*What you should do*.
Copy the lines verbatim, starting with the line that contains "When comparing point" and continuing up to and including the last line.
········
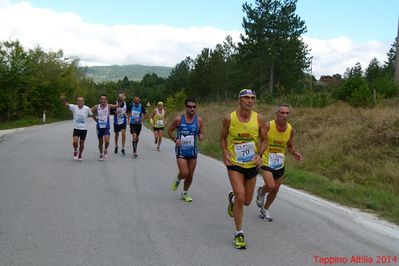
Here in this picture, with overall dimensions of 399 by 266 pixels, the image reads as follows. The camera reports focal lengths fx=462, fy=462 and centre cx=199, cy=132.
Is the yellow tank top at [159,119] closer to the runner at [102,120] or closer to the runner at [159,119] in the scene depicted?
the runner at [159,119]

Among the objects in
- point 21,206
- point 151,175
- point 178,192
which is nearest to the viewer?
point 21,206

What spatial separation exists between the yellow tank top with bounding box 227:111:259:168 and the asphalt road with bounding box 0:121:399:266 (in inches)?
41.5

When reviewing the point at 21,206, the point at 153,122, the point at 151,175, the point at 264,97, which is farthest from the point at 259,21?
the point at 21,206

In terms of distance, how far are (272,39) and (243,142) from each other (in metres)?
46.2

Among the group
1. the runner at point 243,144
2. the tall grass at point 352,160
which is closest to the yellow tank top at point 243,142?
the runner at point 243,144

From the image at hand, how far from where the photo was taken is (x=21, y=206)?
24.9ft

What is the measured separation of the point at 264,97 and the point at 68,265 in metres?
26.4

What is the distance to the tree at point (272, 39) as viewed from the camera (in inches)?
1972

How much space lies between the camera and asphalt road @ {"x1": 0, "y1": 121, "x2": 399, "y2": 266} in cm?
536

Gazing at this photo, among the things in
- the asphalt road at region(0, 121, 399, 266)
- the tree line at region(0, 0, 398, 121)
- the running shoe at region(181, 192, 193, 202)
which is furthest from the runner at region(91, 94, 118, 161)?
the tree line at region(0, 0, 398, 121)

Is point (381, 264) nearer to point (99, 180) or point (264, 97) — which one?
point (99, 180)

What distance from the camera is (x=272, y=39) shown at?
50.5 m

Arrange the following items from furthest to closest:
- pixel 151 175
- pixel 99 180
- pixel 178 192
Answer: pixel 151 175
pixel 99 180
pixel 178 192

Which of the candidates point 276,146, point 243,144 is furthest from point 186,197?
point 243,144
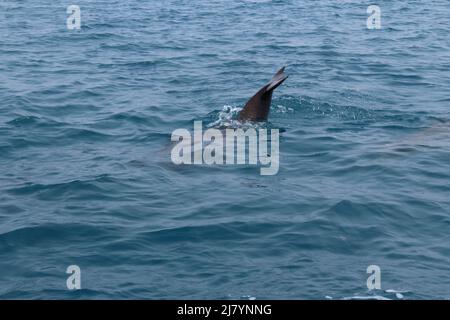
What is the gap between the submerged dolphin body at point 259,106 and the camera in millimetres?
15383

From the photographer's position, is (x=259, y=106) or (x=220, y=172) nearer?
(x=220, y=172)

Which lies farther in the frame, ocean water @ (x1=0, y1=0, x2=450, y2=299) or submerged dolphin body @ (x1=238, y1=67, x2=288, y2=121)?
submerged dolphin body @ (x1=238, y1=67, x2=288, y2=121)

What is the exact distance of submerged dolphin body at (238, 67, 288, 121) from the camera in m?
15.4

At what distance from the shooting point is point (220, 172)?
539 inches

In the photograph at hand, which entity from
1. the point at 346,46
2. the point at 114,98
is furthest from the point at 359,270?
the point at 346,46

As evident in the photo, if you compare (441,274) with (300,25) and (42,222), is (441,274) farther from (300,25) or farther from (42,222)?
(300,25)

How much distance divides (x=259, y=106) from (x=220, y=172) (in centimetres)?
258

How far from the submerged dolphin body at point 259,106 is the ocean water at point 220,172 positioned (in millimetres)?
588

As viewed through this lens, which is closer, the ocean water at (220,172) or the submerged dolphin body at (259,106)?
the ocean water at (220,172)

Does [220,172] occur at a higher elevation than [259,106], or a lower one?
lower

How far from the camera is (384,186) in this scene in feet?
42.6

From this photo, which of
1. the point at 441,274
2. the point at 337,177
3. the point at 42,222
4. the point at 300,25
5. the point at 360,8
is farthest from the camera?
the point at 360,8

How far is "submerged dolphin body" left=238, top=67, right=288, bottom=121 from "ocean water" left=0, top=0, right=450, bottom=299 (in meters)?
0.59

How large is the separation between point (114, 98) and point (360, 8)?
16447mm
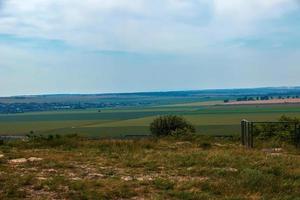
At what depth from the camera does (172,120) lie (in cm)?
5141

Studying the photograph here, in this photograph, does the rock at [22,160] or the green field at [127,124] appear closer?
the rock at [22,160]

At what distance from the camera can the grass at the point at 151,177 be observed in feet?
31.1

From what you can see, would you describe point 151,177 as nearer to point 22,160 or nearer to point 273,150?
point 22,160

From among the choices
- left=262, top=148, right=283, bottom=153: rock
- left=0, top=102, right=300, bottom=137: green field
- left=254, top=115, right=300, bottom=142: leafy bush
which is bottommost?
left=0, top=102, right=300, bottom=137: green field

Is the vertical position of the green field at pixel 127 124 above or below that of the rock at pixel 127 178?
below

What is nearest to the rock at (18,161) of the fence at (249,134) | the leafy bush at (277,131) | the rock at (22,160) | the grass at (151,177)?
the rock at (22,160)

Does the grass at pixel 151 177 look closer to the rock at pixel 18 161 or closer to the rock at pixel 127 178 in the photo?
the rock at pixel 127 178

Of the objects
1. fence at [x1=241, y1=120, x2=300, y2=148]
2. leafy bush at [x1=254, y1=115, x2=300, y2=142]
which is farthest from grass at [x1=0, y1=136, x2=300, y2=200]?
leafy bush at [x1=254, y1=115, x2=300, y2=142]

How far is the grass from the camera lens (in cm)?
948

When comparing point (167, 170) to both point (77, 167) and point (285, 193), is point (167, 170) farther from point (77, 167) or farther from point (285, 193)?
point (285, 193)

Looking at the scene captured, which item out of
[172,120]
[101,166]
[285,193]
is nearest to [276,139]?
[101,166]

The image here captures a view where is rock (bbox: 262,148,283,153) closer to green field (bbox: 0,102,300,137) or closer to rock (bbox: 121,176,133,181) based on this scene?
········
*Result of this task*.
When comparing point (167, 170) to both point (77, 167) and point (285, 193), is point (167, 170) farther from point (77, 167) or farther from point (285, 193)?
point (285, 193)

Looking at the scene captured, which item out of
[172,120]
[101,166]
[285,193]
is nearest to [276,139]?
[101,166]

The image here captures a view where is rock (bbox: 262,148,283,153) closer to green field (bbox: 0,102,300,137) or closer to rock (bbox: 121,176,133,181) based on this scene?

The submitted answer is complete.